**Work to complete**
Tally the lines in the data below that contain the string "psac" and reply with the count alone.

**Supplied information**
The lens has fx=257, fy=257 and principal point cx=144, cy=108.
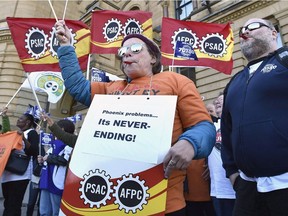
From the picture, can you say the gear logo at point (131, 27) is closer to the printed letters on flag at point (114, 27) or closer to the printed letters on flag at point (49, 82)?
* * *
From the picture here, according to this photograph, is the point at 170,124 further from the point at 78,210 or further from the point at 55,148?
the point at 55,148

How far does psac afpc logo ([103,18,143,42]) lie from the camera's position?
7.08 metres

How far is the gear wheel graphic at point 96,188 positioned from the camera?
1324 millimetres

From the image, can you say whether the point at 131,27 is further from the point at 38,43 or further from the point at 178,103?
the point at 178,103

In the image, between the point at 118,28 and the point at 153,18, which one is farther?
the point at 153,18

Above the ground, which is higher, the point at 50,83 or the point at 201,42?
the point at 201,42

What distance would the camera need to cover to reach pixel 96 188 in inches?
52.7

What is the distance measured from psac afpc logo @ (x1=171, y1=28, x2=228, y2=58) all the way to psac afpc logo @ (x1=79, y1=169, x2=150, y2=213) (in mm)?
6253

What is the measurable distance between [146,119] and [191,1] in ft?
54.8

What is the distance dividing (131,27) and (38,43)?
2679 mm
---
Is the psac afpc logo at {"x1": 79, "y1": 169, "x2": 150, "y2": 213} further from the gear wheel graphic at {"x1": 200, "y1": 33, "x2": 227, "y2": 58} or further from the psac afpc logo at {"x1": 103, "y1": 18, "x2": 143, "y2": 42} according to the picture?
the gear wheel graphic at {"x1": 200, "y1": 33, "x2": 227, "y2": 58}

**Response**
3